Upward of 14,000 Gazans are also missing and presumed dead and buried beneath the rubble of hundreds of thousands of bombed buildings. Nearly all of Gaza's more than 2 million people have been forcibly displaced, often multiple times, while starvation and sickness ravage the besieged strip.
Deadly malnutrition—which has claimed the lives of at least dozens of Gazans, mostly children—has increased markedly since Israel's March 2 lockdown. Local officials say that at least 57 Palestinians have died from malnutrition combined with lack of adequate medical care. One of the most recent victims was 4-month-old Jenan Saleh al-Skafi, who died of severe malnutrition in al-Rantisi Hospital in Gaza City on May 2.
According to the Gaza Health Ministry, at least 65,000 children in Gaza require urgent treatment for severe malnutrition.
Israel—which is facing an ongoing genocide case at the International Court of Justice—stands accused of using starvation as a weapon of war in Gaza.

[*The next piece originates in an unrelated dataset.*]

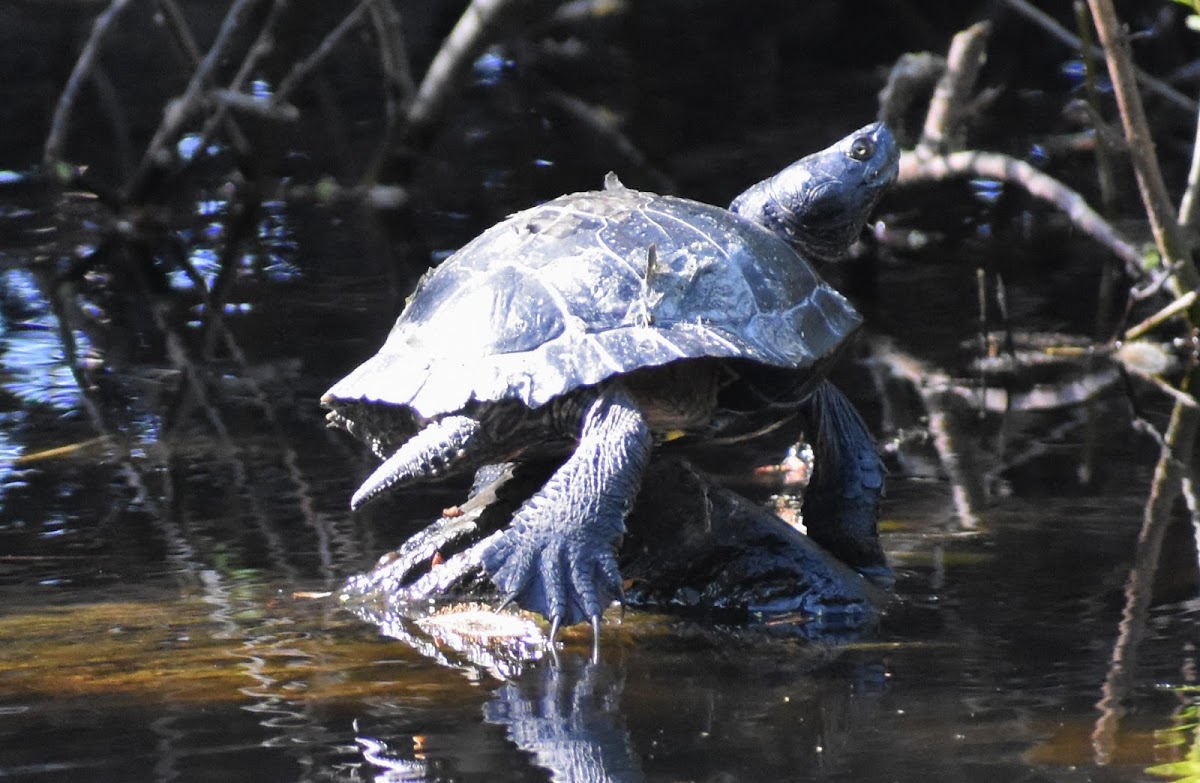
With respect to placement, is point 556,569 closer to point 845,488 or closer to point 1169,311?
point 845,488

Israeli leaders including National Security Minister Itamar Ben-Gvir have endorsed bombing Gaza's food stores and other humanitarian aid. Ben-Gvir claimed Republican leaders in the United States, which provides Israel with diplomatic cover and tens of billions of dollars in armed aid, agree with his stance.
Israeli Prime Minister Benjamin Netanyahu, who is a fugitive from the International Criminal Court, where he is wanted for alleged war crimes and crimes against humanity including extermination and forced starvation, has backed his ministers' calls to starve Gaza.
Despite the growing starvation in Gaza, Israel is making it harder for foreign-based nongovernmental organizations to register and operate in Palestine by imposing what European lawmakers this week called "purposely vague" and "highly discretionary" new rules.
Although it is out of food, WCK said it is still able to distribute desperately needed potable water to Palestinians in Gaza.
"Our pots may be empty, our cooking fires snuffed out—but World Central Kitchen will keep serving," said Andrés. "Our trucks—loaded with food and supplies—are waiting in Egypt, Jordan, and Israel, ready to enter Gaza. But they cannot move without permission. Humanitarian aid must be allowed to flow."
WCK Gaza response director Wadhah Hubaishi asserted that "the borders need to open for World Central Kitchen to be able to feed people in need."
"If given full access to our infrastructure, partnerships, and incoming supplies," he added, "we are capable of providing hungry families in Gaza with 500,000 meals a day."